Resource of the Week: Looking for a simple overview of the complex civil war in Syria? This radio interview is a great primer.

In the Central African Republic, the country may not be prepared for elections scheduled for October 18. Chad is being accused of committing atrocities against civilians in CAR, including border killings.

In Iraq, the conflict continues to affect civilians, with over 1,300 killed last month alone. Across the Middle East and North Africa, 13 million children are out of school, threatening to create a “lost generation.” Reports that ISIS used mustard gas in Iraq have been confirmed.

In Israel and Palestine, a new UN report warns that Gaza could become “uninhabitable” by 2020 if current economic trends continue.

In Libya, a report has found that cluster bombs (a destructive and indiscriminate weapon that has been banned) has been used there and in Syria, Ukraine, Yemen, and Sudan. Officials remain optimistic about peace talks to end the conflict, hoping they will come to a resolution by September 20. The government has added Yemenis, Iranians, and Pakistanis to the list of nationalities barred from entering the country in attempt to stem the flow of foreign fighters entering the country.

In Pakistan, reports that the military has killed a top insurgent leader.
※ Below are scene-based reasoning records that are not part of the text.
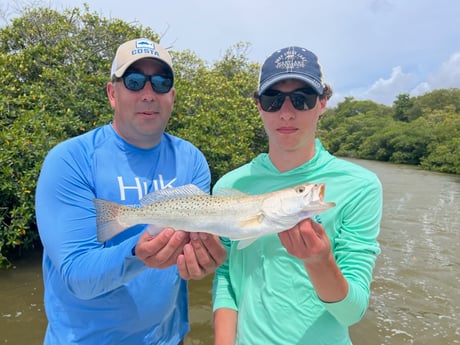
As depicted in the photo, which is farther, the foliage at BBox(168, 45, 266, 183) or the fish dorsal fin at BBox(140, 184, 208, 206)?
the foliage at BBox(168, 45, 266, 183)

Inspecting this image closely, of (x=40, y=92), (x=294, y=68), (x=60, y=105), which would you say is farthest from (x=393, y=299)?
(x=40, y=92)

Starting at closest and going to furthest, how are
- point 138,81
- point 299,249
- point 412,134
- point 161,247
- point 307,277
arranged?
1. point 299,249
2. point 161,247
3. point 307,277
4. point 138,81
5. point 412,134

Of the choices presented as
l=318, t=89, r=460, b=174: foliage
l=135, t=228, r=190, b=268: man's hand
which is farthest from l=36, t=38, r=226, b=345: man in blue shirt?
l=318, t=89, r=460, b=174: foliage

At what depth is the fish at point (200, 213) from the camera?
2227 mm

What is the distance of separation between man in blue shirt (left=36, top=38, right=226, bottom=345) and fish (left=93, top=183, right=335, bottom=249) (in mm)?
98

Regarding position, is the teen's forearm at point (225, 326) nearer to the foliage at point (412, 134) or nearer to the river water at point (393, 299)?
the river water at point (393, 299)

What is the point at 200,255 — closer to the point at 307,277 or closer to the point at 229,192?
the point at 229,192

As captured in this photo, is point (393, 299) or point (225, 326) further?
point (393, 299)

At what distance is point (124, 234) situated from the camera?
2625 millimetres

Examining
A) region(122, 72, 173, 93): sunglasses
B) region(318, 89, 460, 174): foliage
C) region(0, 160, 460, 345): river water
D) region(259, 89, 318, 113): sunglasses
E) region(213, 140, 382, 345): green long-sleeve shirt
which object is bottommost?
region(0, 160, 460, 345): river water

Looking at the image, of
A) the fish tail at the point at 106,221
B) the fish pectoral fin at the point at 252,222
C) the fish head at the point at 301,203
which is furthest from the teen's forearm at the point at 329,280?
the fish tail at the point at 106,221

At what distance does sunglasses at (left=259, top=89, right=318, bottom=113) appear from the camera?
2383mm

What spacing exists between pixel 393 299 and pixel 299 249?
799 centimetres

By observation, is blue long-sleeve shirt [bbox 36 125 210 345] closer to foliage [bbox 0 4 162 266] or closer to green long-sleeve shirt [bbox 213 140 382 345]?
green long-sleeve shirt [bbox 213 140 382 345]
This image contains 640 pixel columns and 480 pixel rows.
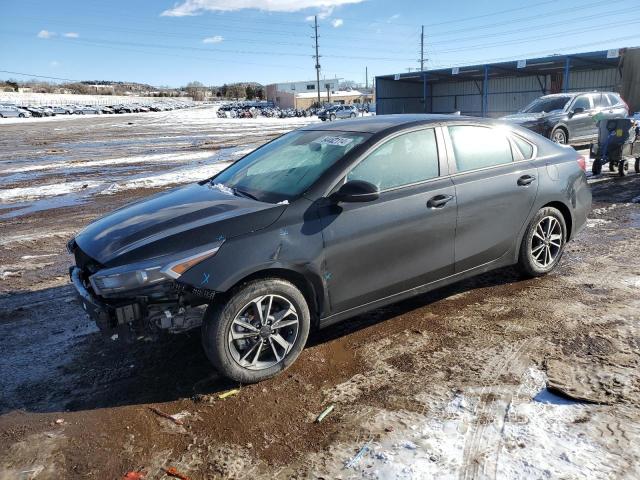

In Myanmar, the president is pushing for a ceasefire deal to be reached ahead of November’s elections. Muslims have been banned from running in the upcoming elections and Rohingya Muslims will not be allowed to vote.

In Nigeria, the military has re-captured a key town from Boko Haram. Boko Haram killed 26 in Borno state. Attacks by Boko Haram have forced over 2.1 million Nigerians to flee the country.

In Somalia, Al Shabaab has claimed control over two towns in southern Somalia following an attack on an African Union base in the region. The country’s foreign minister expressed a need for more support for it’s army to fight Islamists. The US has re-opened it’s diplomatic mission to Somalia, although it will be based out of Kenya.

In South Sudan, efforts begin to implement the ceasefire deal, and the country is asking for international monitors to observe the ceasefire.

In Sudan, Human Rights Watch has accused the government of committing crimes against humanity in the western region of Darfur over the past year and a half.

In Syria, the US is planning to overhaul it’s efforts to train moderate rebels. ISIS has destroyed more ancient sites in Palmyra. The UK completed it’s first drone strike in Syria which killed 3 members of ISIS, two of which were Britons. France is also considering airstrikes against ISIS. Russia is reportedly sending equipment, and possibly troops, to fight on behalf of the Syrian government. Both ISIS and the Syrian government are using water as a weapon, cutting off supplies in contested cities. Efforts to come to a diplomatic solutions in Syria stall over the future of President Assad. This week saw mass coverage of the refugee crisis in Europe. A large proportion of migrants making the journey are from Syria.

In Tajikistan, clashes have killed 22 people, which is being blamed on “terrorists.”

In Yemen, ISIS bombed a mosque in the country’s capital, killing 20. Two Red Cross aid workers were also killed last week. Aid agencies are warning that Yemen could become a humanitarian disaster, with half a million children at risk of severe malnutrition. The opening of a new front in the conflict threatens to expand it’s impact.